北京邮电大学学报

  • EI核心期刊

北京邮电大学学报 ›› 2024, Vol. 47 ›› Issue (4): 124-129.

• 论文 • 上一篇    下一篇

面向车联网的动态网络切片资源部署算法

李晓辉1,2, 周媛媛2, 吕思婷1, 苏家楠2   

  1. 1. 西安电子科技大学 通信工程学院 2. 西安电子科技大学 广州研究院
  • 收稿日期:2023-04-12 修回日期:2023-10-09 出版日期:2024-08-28 发布日期:2024-08-26
  • 通讯作者: 周媛媛 E-mail:21181214004@stu.xidian.edu.cn

Dynamic Network Slicing Resource Deployment Algorithm in Vehicular Networks

LI Xiaohui1,2, ZHOU Yuanyuan2, LYU Siting1, SU Jianan2   


  • Received:2023-04-12 Revised:2023-10-09 Online:2024-08-28 Published:2024-08-26
  • Contact: Yuan-Yuan ZHOU E-mail:21181214004@stu.xidian.edu.cn

摘要: 考虑到车联网中车辆快速移动造成拓扑复杂的问题,提出了一种基于深度强化学习的动态网络切片资源部署算法。在车辆到基础设施通信场景下,针对不断变化的车辆拓扑和业务请求,将切片资源部署问题建模为可观测的马尔可夫决策模型,利用联合控制器实时监测网络状态,根据执行切片资源分配比例的动作奖励值来实时更新参数,引入优先经验回放策略来加快收敛速度,为每个业务请求提供充足的通信资源来交互车辆速度和位置信息。仿真实验结果表明,对比其他算法,所提算法在端到端吞吐量、端到端时延、切片丢包率和车辆业务请求接受率方面都展现了更好的性能。

___

任务要求:
根据练习文本回答下面的问题：
1. 这篇论文的收稿日期是哪一天？
2. 通讯作者是谁？
3. 摘要里说，为了加快收敛速度引入了什么策略？

条目摘录:

___

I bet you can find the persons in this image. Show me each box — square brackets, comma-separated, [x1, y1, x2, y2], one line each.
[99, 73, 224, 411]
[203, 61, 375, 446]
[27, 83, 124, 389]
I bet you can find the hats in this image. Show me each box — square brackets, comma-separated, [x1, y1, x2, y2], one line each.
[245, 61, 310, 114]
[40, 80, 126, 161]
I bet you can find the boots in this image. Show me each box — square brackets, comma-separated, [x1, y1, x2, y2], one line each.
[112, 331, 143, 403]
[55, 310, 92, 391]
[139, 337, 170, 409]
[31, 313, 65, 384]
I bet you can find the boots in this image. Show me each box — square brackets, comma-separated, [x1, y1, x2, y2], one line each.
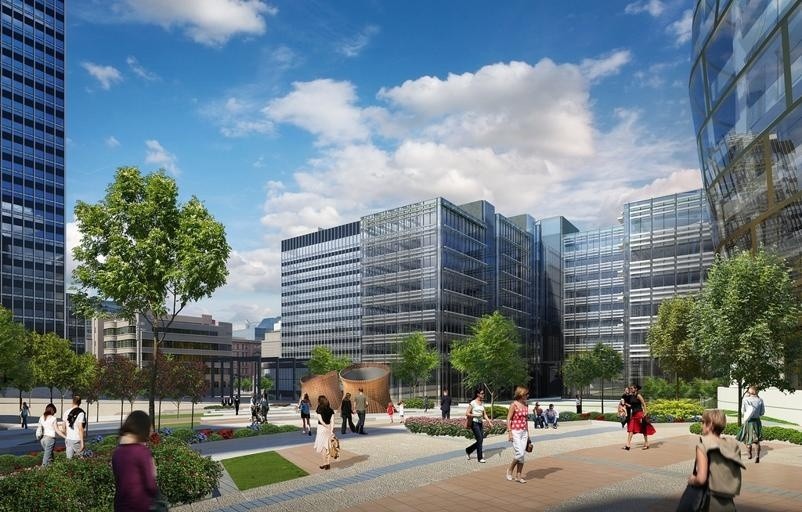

___

书面解答:
1. 2023-04-12
2. 周媛媛
3. 优先经验回放策略